Phoebe Snow was one of Those Voices. Soulful, jazzy, bluesy, tender, sassy — she could do it all, without allowing her sheer vocal prowess to diminish the emotional power of a song. The fact that fans couldn’t get enough of her wasn’t due to an irrational hunger. Snow simply didn’t record very often — after her initial flurry of activity in the mid-’70s, she made only four new studio albums in the last 30 years — and now her unique voice has been silenced.
Snow died this morning in Edison, N.J., from complications of a brain hemorrhage she suffered in January 2010. She was 58.
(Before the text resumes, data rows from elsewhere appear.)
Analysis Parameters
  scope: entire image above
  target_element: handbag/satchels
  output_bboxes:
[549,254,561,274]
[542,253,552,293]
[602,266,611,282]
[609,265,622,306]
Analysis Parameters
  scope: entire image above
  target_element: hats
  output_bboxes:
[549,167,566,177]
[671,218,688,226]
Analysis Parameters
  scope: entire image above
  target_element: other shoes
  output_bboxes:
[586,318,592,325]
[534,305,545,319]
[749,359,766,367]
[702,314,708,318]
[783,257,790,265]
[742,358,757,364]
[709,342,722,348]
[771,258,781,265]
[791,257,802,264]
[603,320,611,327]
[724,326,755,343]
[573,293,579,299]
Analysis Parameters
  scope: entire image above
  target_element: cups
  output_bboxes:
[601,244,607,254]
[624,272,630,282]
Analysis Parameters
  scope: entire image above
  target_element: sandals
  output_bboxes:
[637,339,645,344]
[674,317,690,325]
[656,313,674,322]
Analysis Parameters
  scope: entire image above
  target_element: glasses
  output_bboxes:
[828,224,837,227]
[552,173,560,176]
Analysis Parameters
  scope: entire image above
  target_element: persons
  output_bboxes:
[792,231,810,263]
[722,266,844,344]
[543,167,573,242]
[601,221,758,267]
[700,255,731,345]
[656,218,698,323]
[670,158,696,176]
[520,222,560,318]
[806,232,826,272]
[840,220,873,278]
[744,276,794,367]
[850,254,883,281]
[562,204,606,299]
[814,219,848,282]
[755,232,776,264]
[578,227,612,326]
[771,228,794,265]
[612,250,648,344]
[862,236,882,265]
Snow’s manager, Sue Cameron, said the singer endured bouts of blood clots, pneumonia and congestive heart failure since her stroke.
“The loss of this unique and untouchable voice is incalculable,” Cameron said. “Phoebe was one of the brightest, funniest and most talented singer-songwriters of all time and, more importantly, a magnificent mother to her late brain-damaged daughter, Valerie, for 31 years. Phoebe felt that was her greatest accomplishment.”
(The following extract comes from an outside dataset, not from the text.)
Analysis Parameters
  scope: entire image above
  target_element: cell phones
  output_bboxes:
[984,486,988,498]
Snow first album, the self-titled LP in 1974, contained her biggest hit, the soothing “Poetry Man.” The soothing song found fertile ground at FM radio among other burgeoning hit-makers of the day, from Roberta Flack before her to Janis Ian soon after.
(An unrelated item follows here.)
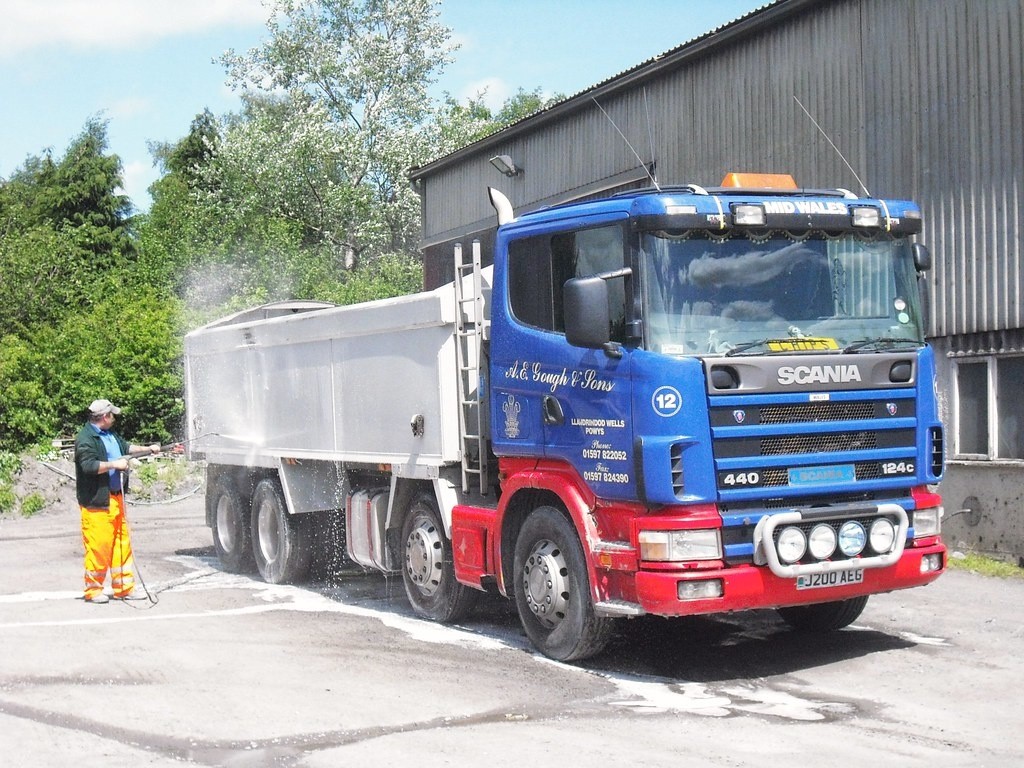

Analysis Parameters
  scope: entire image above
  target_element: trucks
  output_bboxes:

That first record was released through Shelter, Leon Russell’s Oklahoma-based label that also helped launch careers for Tom Petty, Joe Cocker and others. Russell’s partner at Shelter, Denny Cordell, heard Snow in a Greenwich Village club the year before and snatched her up. That same year, he told Billboard magazine about his outlook for Shelter: “The music I’m looking for is that universal music where it makes no difference if the roots are in rock, country, soul, gospel or blues, as long as it has something which transcends those emotions and can appeal to anyone.”
That certainly described Snow. Her vocal talent adapted to genres far beyond the Greenwich Village folk that informed “Poetry Man.” On the records that followed over the next few years, Snow ably delivered standards (“Teach Me Tonight”), soul (“Shakey Ground”), Gershwin (“There’s a Boat Dat’s Leavin’ Soon for New York”) and a lot of her own songs, most of which straddled the boundaries of jazz and pop, presaging an easy-going (but not easy listening) style that later, with similar singers like Diane Schuur, would be folded into smooth jazz.
Versatility is often incongruous with commercial success, and as Snow’s sales dipped she stepped aside. Her daughter had been born in 1975 with hydrocephalus, a buildup of fluid in the brain cavity that inhibits brain development, and required constant care. She died in 2007 at age 31.
“She was the only thing that was holding me together,” she told the San Francisco Chronicle in 2008. “My life was her, completely about her, from the moment I woke up to the moment I went to bed at night.”
From 1981 to 2003, she released only four new albums of her own. In the interim, she contributed to many projects with other artists, including Donald Fagen’s Rock & Soul Revue tour in 1991 and a performance at the 1994 Woodstock anniversary concert with Thelma Houston, Mavis Staples and CeCe Peniston.
Before her stroke last year, Snow was planning a new album and had a tour scheduled.
Contributing: Associated Press
Update: Snow’s obits today report her age as either 58 or 60. AP’s report lists Snow’s age as 60. However, every music reference site and book I’ve got says her birthday was July 17, 1952, making her 58. Her official site says 1952, and a Snow fan site reports, “Phoebe was 58. Some of the news reports say she was 60, but 58 is correct.”